Gateways return 503 after adding x-datadog-trace-id to logs

I’m deploying Istio 1.6.14 on GKE 1.16 with the IstioOperator spec. After updating the spec to use a custom accessLogFormat, the Istio Gateways started returning 503’s with the NR flag for about 80% of requests. These are requests that returned 200s both before this deploy and after it was reverted, so there was no change to the requests themselves.

Here is the access log format I used:

  accessLogFormat: |
      "accessLogFormat": "{\"traceID\": \"%REQ(x-datadog-trace-id)%\",\"protocol\": \"%PROTOCOL%\",\"upstream_service_time\": \"%REQ(x-envoy-upstream-service-time)%\",\"upstream_local_address\": \"%UPSTREAM_LOCAL_ADDRESS%\",\"duration\": \"%DURATION%\",\"upstream_transport_failure_reason\": \"%UPSTREAM_TRANSPORT_FAILURE_REASON%\",\"route_name\": \"%ROUTE_NAME%\",\"downstream_local_address\": \"%DOWNSTREAM_LOCAL_ADDRESS%\",\"user_agent\": \"%REQ(USER-AGENT)%\",\"response_code\": \"%RESPONSE_CODE%\",\"response_flags\": \"%RESPONSE_FLAGS%\",\"start_time\": \"%START_TIME%\",\"method\": \"%REQ(:METHOD)%\",\"request_id\": \"%REQ(X-REQUEST-ID)%\",\"upstream_host\": \"%UPSTREAM_HOST%\",\"x_forwarded_for\": \"%REQ(X-FORWARDED-FOR)%\",\"requested_server_name\": \"%REQUESTED_SERVER_NAME%\",\"bytes_received\": \"%BYTES_RECEIVED%\",\"istio_policy_status\": \"-\",\"bytes_sent\": \"%BYTES_SENT%\",\"upstream_cluster\": \"%UPSTREAM_CLUSTER%\",\"downstream_remote_address\": \"%DOWNSTREAM_REMOTE_ADDRESS%\",\"authority\": \"%REQ(:AUTHORITY)%\",\"path\": \"%REQ(X-ENVOY-ORIGINAL-PATH?:PATH)%\"}"

The only change to the format is the inclusion of the x-datadog-trace-id field.

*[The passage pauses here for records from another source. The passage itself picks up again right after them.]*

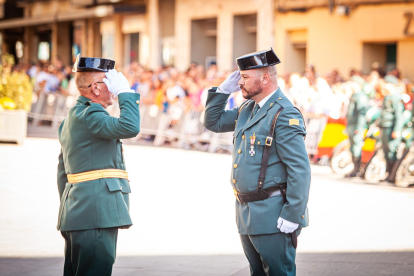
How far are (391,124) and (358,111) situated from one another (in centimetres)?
80

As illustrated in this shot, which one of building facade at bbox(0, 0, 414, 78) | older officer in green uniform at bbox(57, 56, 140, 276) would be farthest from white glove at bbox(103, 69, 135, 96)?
building facade at bbox(0, 0, 414, 78)

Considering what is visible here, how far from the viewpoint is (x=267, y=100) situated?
15.4ft

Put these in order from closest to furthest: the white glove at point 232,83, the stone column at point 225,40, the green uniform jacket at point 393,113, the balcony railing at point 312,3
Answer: the white glove at point 232,83
the green uniform jacket at point 393,113
the balcony railing at point 312,3
the stone column at point 225,40

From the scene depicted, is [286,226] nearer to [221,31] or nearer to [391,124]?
[391,124]

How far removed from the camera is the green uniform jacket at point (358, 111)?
14.0m

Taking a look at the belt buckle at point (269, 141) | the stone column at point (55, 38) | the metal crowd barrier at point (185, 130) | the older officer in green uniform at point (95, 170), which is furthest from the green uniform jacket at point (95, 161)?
the stone column at point (55, 38)

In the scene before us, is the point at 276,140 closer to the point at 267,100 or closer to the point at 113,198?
the point at 267,100

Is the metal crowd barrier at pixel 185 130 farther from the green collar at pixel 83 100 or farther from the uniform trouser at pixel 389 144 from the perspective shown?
the green collar at pixel 83 100

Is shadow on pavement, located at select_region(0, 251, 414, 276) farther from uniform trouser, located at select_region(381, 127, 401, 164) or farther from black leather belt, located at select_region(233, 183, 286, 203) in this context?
uniform trouser, located at select_region(381, 127, 401, 164)

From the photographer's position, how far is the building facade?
22.5 meters

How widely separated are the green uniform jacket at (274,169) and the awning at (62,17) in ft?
98.0

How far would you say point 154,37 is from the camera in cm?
3238

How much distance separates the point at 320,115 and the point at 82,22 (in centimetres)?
2484

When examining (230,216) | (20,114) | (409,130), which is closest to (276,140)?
(230,216)
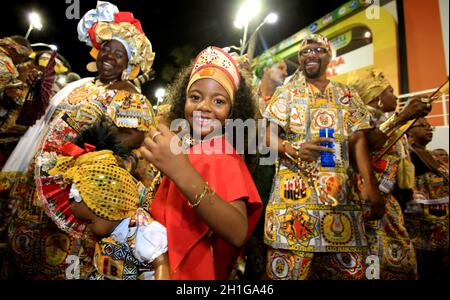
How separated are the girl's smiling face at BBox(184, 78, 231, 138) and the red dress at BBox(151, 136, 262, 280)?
12cm

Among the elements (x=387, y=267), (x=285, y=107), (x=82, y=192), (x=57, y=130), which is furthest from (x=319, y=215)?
(x=57, y=130)

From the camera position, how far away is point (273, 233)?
2045 millimetres

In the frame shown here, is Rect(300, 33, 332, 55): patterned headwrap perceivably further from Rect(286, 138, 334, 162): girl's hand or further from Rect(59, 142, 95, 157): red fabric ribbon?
Rect(59, 142, 95, 157): red fabric ribbon

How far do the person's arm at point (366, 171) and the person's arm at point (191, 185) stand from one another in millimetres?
1515

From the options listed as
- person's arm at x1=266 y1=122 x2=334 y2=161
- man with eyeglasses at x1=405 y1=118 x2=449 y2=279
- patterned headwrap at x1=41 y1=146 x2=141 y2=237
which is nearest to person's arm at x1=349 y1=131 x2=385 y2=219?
person's arm at x1=266 y1=122 x2=334 y2=161

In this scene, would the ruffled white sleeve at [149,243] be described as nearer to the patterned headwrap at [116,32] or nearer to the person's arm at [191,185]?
Answer: the person's arm at [191,185]

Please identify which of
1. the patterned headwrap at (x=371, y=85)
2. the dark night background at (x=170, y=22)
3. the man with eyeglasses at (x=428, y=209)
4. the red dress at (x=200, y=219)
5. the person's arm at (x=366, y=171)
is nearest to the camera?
the red dress at (x=200, y=219)

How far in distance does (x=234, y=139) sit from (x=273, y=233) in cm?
87

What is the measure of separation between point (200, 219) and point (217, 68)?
696mm

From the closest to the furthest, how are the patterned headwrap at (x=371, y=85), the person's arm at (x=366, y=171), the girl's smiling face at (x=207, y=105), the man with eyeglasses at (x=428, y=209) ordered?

The rest of the fields should be included in the default gateway logs. Other changes in this deploy including enabling telemetry v1/v2, setting trace sampling to 100, setting the correct address of the datadog tracer (I was running into this issue.). I don’t think that the telemetry/tracing changes are related to the issue because reverting only the log format changes resolved the issue.

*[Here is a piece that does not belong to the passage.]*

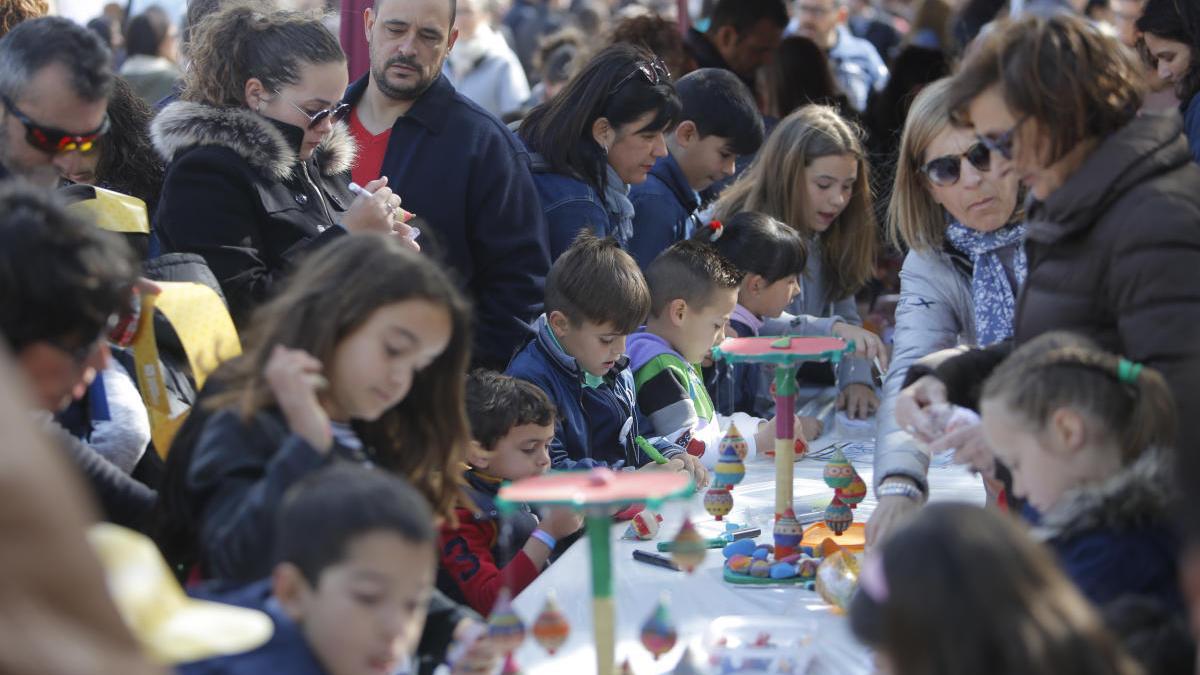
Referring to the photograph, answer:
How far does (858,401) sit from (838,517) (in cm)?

istioctl ps showed that the gateway proxies all had up to date RDS configs and the pods were not exceeding their CPU/Memory limits.

So, what could have caused this issue? Is it possible I put the gateway proxies under too much load to route traffic properly? Any advice would be greatly appreciated. Thank you!